Anna Karénine : entre l’apparence, le faste et le fond

Il est difficile, même quand il s’agit de relecture, de saisir toute la complexité narrative du roman Anna Karenine de Léon Tolstoï. Bien que l’histoire s’organise essentiellement autour de ce personnage d’où est tiré le titre, en l’occurrence, Anna, l’auteur a tellement mis d’intrigues et de détours alambiqués qu’il est épineux de suivre l’ordre des événements. Ne parlons pas des ambiguïtés qui caractérisent les rapports de tous les personnages dont plusieurs jouent des rôles essentiels ; de toutes les interrogations philosophiques qu’ils suscitent. Dans ce livre que nombreux critiques présentent comme un cheminement eschatologique des personnages, n’y a-t-il pas aussi un désir de l’auteur de mesurer d’abord les différentes visions de la vie en cette période bien précise de l’Histoire de la Russie ?

Comme dans tous les romans où l’empreinte historique est visible, les héros, ici, s’identifient à leurs propres profondeurs idéologiques. Certes, la confusion des sentiments se fait en dehors du paysage politique en apparence, mais au fond, il n’est pas besoin d’être un grand connaisseur de la culture ou de l’Histoire de la Russie pour s’apercevoir des relents politiques qui se jouent à l’intérieur des fibres des sentiments de chacun des personnages. Pourtant l’histoire en elle-même est, à première vue, très simple. Un divorce entre Anna et Alexis sur fonds d’adultère avant que la narration ne prenne des tournures nouvelles. Un amour avec Wronski, un autre homme mais autant que le premier, frivole et donc susceptible de perturber Anna de nouveau. Elle essaiera au début de mener le combat contre son propre désir. Les souvenirs de son premier mariage la hantent… Mais sans doute la clé de voute de ce roman se trouve ailleurs que dans cette romance à l’eau de rose. La lumière est derrière chaque petite brume qui enveloppe les cœurs de tous ces personnages. Progressivement, on se familiarise avec les décors dans lesquels ils évoluent.

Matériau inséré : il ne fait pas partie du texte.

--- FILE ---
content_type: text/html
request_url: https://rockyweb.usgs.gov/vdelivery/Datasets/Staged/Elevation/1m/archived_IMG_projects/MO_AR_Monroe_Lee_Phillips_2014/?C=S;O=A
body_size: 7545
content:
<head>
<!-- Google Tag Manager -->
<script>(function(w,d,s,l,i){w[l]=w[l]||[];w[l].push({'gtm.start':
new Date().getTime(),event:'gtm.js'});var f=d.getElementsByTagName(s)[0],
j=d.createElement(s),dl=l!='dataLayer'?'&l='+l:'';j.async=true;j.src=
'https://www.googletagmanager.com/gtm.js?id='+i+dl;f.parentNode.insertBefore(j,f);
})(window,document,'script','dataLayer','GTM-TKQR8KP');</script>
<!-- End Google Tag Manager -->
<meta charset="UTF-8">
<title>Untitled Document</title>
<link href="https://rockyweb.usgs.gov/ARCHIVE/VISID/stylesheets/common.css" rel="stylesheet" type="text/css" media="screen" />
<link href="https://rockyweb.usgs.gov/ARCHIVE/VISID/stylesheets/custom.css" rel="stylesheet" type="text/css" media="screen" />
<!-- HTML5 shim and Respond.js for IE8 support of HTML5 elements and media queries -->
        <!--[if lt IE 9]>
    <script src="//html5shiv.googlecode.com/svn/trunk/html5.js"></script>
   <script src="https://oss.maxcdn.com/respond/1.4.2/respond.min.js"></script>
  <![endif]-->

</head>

On remarque chez Tolstoï cette abondante description des caractères de ses personnages. En ce sens qu’on retrouve de ceux qui, par exemple, aiment la nature, d’autres se sacrifient au culte de l’argent, d’autres encore se morfondent dans la passion et l’amour… un monde, en somme, qui symbolise la Russie du XIXe siècle où la dure réalité économique, le système politique, dévorent l’Homme dans ses composantes affectives et psychologiques. Les comportements de chacun de ces personnages permettent de voir les éléments politiques, idéologiques, économiques qui les transforment. Autrement dit, le contexte reste l’ordonnateur des mouvements qui jouent dans cette narration. C’est peut-être dans cette optique que le maître du cinéma russe, Karen Shakhnazarov a choisi d’adapter une facette de ce grand roman : celle du compte Wronski sous le titre Anna Karénine, l’histoire de Vronski. Sans toucher au fond, le scénario du film semble pourtant se trouver dans une continuation naturelle. Mieux, en extirpant le destin de quelques héros du reste du roman, le film fait un texte vivant sans renverser l’origine du récit.